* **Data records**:
>> Start

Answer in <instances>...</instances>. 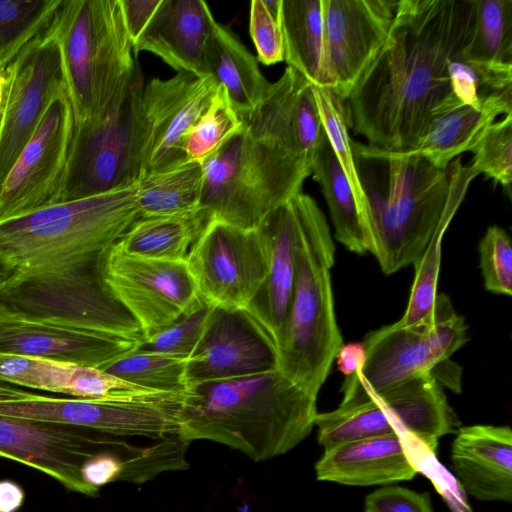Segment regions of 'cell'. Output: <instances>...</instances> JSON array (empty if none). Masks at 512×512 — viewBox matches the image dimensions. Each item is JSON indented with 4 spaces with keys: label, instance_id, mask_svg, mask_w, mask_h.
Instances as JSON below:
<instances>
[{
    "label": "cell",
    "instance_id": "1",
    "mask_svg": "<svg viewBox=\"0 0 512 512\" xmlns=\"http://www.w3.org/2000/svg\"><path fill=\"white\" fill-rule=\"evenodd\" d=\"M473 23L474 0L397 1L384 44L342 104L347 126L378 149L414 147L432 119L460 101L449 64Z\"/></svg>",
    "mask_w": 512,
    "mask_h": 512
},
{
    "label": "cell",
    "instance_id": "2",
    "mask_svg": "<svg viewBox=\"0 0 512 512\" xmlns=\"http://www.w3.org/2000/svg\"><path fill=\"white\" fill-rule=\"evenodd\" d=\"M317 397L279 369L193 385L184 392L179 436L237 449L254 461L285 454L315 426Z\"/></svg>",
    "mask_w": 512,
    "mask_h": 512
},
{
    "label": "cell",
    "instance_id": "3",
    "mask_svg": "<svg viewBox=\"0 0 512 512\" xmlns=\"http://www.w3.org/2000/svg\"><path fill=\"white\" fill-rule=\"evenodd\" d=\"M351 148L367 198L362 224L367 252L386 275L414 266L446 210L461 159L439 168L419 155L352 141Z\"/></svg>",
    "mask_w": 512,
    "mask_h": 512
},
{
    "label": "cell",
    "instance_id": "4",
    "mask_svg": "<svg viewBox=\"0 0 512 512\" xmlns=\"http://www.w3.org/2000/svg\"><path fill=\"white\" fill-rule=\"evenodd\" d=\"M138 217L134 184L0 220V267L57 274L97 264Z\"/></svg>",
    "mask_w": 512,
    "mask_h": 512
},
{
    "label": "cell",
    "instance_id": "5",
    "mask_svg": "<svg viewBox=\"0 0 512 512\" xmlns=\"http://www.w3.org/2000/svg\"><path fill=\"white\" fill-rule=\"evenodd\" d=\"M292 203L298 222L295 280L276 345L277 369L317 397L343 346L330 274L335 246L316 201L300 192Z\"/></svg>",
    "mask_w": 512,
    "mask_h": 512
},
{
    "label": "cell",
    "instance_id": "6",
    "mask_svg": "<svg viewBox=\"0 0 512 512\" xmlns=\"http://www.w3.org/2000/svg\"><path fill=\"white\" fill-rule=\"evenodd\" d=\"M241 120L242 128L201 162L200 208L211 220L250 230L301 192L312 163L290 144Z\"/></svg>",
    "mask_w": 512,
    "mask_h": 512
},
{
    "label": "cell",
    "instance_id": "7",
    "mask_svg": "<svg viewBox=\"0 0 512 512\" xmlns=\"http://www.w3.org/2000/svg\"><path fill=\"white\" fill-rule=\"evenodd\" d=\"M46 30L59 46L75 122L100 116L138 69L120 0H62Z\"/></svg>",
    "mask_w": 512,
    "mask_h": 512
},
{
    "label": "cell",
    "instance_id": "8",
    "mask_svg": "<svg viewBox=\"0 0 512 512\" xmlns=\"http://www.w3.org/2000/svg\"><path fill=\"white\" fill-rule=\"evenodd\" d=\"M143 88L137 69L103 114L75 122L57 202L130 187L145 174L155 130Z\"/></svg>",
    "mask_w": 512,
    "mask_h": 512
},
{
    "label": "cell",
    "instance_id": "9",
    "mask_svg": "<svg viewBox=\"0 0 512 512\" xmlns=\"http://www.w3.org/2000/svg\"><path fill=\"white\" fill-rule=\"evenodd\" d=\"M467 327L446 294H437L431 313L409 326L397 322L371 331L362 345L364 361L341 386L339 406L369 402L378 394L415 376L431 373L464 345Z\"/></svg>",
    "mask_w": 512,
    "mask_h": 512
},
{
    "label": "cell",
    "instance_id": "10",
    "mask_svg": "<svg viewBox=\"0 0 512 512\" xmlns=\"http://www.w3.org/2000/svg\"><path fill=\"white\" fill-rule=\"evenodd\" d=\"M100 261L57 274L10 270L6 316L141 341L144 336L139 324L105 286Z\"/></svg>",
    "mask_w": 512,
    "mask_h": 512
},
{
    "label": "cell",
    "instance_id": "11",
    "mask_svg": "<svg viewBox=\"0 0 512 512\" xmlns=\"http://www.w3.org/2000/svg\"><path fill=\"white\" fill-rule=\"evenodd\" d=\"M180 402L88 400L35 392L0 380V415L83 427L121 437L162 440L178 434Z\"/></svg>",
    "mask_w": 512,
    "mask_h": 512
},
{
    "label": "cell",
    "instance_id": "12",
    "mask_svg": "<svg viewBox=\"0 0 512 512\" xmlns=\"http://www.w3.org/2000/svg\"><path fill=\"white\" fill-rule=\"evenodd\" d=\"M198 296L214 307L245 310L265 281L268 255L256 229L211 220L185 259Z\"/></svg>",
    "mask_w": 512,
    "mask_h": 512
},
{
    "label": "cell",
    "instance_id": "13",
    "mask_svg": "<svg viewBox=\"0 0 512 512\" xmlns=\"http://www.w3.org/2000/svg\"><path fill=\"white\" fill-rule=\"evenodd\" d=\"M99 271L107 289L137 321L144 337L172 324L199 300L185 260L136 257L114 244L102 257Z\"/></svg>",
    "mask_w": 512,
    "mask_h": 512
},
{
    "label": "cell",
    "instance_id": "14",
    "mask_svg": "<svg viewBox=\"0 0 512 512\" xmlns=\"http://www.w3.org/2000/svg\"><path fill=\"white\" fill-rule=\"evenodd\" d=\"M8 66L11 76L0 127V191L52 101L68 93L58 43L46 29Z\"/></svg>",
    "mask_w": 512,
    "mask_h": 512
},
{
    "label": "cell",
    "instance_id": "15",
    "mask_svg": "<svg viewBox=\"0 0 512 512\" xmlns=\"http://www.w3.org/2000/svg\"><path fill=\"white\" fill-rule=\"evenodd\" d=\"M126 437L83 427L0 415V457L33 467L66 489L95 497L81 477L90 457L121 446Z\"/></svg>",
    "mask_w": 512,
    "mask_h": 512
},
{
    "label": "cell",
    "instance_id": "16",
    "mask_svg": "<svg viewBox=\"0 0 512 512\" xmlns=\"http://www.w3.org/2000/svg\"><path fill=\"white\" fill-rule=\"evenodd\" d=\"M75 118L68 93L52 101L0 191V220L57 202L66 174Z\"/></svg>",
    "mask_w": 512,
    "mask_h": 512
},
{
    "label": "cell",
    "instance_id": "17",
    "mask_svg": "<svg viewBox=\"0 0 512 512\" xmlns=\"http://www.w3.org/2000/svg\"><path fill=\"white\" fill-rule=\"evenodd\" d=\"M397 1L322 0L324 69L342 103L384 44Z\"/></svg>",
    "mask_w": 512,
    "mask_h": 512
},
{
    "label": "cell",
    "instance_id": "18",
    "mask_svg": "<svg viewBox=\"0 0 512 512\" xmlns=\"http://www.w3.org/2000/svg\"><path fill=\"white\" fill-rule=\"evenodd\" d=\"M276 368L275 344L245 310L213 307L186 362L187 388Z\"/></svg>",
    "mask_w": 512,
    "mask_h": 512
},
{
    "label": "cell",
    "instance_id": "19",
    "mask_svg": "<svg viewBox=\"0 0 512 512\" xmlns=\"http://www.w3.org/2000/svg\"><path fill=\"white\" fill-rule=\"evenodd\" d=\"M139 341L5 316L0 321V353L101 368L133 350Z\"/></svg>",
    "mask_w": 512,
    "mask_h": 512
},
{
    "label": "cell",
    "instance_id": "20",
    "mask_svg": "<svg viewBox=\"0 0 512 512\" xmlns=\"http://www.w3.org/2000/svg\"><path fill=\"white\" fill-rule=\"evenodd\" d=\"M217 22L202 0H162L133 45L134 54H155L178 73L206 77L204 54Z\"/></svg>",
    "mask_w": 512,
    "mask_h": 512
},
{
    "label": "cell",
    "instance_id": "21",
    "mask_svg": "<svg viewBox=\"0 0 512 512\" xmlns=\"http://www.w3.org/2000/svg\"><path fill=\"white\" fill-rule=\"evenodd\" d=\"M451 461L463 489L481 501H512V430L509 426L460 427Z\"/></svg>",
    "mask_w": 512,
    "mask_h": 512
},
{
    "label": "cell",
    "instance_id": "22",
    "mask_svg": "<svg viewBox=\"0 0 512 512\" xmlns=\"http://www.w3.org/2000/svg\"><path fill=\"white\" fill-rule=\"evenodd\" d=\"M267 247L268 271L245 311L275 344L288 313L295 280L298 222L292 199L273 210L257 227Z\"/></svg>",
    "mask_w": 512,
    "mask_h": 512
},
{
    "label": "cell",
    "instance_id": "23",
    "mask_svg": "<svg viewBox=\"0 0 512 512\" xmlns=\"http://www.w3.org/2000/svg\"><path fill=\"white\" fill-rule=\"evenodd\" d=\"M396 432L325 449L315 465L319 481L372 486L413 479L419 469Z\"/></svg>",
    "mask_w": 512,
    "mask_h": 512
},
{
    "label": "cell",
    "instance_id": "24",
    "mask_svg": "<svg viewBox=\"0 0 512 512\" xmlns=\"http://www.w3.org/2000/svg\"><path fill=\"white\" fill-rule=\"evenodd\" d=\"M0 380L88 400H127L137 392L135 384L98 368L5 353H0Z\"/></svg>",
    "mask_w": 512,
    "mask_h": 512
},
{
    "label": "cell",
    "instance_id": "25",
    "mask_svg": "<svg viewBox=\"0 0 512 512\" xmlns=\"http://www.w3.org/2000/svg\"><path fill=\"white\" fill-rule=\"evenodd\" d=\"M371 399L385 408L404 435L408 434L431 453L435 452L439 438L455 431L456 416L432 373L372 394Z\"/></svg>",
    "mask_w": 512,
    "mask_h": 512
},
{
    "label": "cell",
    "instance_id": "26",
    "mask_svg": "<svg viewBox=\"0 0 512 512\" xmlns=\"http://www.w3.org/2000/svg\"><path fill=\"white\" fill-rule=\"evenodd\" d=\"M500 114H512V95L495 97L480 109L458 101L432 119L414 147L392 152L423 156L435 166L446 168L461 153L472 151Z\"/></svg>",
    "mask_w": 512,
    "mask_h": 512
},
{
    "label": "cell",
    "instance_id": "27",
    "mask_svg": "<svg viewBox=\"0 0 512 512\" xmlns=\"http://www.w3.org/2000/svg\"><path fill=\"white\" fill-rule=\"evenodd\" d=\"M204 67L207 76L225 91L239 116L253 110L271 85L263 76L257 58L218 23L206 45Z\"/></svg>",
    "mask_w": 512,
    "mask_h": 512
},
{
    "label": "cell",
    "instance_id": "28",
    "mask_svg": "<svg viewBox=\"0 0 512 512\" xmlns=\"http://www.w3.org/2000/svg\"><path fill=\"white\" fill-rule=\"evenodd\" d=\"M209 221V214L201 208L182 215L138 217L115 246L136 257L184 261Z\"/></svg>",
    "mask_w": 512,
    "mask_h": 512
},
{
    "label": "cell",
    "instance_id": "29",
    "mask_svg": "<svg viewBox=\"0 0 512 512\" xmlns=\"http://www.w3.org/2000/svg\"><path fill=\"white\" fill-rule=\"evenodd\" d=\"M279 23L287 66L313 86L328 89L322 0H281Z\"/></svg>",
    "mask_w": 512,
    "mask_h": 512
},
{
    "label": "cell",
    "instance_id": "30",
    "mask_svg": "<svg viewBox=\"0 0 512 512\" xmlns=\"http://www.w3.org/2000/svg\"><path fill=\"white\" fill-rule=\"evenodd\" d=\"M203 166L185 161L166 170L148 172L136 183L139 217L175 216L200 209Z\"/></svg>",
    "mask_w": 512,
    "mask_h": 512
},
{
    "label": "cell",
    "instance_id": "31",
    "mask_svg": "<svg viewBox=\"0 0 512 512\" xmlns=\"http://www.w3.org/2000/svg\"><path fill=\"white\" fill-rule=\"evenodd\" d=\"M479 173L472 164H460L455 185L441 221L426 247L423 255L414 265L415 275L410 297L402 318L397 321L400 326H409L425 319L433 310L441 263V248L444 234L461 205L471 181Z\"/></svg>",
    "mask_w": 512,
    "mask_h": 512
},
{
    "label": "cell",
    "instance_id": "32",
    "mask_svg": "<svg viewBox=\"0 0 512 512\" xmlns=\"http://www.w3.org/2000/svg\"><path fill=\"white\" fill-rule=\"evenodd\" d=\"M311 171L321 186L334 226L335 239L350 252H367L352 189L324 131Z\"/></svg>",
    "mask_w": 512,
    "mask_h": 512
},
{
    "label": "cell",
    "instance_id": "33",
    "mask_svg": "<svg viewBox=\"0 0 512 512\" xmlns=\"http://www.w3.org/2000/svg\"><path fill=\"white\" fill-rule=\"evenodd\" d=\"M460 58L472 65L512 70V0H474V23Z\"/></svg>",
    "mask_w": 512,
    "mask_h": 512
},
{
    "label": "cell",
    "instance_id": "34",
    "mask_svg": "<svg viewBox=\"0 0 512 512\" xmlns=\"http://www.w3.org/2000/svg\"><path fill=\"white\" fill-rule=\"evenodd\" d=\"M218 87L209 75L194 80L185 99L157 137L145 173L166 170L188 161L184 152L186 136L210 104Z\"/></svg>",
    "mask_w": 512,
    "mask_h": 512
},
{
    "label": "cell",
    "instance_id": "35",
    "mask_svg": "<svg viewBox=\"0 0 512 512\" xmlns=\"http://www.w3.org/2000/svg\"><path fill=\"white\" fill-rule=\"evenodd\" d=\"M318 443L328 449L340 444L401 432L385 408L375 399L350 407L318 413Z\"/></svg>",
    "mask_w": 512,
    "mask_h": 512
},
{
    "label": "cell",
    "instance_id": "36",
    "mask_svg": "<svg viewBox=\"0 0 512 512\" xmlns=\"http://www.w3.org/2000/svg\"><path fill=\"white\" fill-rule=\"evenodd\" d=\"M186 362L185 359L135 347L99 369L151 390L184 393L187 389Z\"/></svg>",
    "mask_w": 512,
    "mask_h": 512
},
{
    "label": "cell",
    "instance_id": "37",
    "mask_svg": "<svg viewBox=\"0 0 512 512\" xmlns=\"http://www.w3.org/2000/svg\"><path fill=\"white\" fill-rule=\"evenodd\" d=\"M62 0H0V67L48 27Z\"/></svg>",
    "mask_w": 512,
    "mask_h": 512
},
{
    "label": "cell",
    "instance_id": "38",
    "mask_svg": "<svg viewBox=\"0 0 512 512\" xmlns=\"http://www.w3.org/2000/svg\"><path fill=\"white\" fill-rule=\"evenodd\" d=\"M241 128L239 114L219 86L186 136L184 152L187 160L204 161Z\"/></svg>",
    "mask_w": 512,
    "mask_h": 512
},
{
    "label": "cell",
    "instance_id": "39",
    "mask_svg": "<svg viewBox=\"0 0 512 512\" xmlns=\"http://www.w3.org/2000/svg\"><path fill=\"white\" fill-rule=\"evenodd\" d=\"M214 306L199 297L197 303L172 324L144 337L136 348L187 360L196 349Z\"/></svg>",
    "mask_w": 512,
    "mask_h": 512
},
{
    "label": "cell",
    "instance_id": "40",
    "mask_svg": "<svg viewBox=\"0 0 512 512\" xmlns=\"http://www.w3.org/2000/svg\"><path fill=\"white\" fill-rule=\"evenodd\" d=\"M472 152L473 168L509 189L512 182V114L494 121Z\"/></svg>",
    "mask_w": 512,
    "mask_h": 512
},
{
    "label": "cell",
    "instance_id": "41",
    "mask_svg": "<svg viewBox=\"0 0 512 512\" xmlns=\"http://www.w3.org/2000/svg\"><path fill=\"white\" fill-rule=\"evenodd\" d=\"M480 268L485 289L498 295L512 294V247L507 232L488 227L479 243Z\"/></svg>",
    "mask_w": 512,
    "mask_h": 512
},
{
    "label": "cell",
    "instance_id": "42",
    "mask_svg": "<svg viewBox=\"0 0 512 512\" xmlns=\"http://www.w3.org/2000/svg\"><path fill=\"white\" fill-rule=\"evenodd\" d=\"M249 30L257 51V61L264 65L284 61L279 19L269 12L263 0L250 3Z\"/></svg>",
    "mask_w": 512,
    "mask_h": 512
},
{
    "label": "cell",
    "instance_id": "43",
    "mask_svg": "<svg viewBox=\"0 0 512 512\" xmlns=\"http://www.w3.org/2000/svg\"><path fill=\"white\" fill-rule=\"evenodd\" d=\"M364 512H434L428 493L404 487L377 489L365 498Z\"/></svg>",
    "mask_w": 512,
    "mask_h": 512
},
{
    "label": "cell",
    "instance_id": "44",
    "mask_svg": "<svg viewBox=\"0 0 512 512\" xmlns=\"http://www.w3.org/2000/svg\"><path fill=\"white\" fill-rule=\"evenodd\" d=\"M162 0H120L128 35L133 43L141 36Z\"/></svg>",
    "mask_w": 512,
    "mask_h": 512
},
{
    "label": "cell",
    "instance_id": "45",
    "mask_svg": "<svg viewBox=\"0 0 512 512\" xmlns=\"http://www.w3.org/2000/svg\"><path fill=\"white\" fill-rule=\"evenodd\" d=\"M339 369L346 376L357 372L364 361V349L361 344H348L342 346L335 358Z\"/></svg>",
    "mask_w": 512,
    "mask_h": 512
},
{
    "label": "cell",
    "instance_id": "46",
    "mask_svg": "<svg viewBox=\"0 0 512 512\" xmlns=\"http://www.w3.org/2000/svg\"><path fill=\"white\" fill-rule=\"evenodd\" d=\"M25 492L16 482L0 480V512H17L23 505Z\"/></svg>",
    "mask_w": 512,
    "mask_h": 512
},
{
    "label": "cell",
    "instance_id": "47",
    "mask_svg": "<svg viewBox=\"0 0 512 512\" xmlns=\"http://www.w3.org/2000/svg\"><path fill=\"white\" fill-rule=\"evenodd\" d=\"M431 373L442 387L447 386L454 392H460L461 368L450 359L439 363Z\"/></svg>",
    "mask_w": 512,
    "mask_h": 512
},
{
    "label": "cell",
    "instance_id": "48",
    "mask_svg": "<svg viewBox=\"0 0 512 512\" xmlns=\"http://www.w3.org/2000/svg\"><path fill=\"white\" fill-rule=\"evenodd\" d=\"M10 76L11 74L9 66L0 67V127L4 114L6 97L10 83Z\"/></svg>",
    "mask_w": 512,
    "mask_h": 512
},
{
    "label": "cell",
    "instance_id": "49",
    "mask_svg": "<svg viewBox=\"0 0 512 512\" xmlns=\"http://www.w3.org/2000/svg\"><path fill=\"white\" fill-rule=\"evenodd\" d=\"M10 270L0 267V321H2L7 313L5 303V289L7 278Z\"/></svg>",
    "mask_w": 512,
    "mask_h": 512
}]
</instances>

>> End
>> Start

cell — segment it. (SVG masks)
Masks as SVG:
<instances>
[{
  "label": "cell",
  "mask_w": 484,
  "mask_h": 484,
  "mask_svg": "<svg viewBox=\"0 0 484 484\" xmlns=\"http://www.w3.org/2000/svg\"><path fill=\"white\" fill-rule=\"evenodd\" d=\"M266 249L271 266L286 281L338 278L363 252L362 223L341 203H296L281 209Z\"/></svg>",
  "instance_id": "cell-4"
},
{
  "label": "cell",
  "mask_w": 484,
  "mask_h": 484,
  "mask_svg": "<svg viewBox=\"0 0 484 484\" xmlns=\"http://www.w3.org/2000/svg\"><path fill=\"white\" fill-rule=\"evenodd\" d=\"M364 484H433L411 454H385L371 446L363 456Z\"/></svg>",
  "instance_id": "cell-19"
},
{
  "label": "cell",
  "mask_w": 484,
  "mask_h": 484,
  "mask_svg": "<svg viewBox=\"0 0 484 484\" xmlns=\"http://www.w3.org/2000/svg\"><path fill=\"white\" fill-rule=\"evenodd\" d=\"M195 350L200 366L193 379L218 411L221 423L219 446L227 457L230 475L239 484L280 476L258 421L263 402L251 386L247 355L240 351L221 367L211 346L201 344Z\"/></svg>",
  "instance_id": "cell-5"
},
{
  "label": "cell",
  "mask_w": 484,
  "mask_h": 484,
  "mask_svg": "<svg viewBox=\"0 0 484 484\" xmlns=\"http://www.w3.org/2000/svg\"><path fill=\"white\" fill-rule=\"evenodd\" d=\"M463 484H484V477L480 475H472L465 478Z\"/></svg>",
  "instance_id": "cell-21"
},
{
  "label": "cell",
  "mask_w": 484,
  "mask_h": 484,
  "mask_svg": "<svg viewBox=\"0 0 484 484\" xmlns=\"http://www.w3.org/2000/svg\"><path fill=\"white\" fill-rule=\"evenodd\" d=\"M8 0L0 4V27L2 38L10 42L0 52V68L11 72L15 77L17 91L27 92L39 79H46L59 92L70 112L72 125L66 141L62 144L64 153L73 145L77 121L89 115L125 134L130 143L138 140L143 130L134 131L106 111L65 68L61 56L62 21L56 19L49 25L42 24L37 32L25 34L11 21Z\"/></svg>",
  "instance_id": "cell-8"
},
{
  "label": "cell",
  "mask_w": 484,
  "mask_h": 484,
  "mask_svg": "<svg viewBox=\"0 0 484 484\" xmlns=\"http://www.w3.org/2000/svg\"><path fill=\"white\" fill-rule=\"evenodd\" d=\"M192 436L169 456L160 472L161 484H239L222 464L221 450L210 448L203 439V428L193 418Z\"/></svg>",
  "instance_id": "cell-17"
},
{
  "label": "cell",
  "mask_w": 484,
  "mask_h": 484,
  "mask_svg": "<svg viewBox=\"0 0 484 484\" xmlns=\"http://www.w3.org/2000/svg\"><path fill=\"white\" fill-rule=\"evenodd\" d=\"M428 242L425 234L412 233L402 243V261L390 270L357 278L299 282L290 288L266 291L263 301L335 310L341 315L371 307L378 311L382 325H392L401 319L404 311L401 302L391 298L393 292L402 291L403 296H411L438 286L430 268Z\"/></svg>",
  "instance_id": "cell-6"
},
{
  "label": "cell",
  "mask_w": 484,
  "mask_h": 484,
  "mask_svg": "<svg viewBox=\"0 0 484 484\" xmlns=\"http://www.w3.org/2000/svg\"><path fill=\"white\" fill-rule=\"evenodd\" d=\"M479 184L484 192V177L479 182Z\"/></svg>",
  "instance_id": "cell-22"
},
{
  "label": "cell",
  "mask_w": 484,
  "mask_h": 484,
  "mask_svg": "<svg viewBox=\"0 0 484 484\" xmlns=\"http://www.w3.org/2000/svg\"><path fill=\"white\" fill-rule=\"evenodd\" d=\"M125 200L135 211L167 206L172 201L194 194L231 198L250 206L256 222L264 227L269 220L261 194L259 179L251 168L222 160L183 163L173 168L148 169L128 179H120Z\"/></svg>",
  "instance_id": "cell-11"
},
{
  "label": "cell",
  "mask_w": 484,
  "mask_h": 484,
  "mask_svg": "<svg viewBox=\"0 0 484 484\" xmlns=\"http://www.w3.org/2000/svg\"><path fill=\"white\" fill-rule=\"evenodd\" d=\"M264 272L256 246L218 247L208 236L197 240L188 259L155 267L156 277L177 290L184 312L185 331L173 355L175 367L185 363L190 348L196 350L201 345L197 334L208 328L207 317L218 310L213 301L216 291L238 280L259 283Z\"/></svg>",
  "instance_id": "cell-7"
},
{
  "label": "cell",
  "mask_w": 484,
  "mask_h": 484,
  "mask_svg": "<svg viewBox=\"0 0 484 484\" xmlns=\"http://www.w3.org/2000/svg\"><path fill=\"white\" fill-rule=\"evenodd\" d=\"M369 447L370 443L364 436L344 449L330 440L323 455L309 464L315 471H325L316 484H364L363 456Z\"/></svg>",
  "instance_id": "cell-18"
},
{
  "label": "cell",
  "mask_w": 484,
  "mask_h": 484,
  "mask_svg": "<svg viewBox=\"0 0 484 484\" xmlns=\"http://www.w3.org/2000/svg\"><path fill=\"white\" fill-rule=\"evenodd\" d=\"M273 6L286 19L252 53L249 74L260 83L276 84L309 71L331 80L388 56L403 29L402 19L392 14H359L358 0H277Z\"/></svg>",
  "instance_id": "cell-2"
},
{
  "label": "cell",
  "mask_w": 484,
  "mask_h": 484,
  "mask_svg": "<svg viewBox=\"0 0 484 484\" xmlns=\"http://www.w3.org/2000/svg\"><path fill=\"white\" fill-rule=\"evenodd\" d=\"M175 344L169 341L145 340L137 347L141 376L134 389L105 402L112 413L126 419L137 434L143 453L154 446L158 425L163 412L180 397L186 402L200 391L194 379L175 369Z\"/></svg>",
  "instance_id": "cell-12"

>> End

* **Exercise details**: Rewrite everything from the line containing "cell — segment it. (SVG masks)" down to the line containing "249L271 266L286 281L338", replacing "segment" with "outline" and leaving all else unchanged.

* **Result of this task**:
cell — outline it. (SVG masks)
Masks as SVG:
<instances>
[{
  "label": "cell",
  "mask_w": 484,
  "mask_h": 484,
  "mask_svg": "<svg viewBox=\"0 0 484 484\" xmlns=\"http://www.w3.org/2000/svg\"><path fill=\"white\" fill-rule=\"evenodd\" d=\"M266 249L271 266L286 281L338 278L363 252L362 223L341 203H296L281 209Z\"/></svg>",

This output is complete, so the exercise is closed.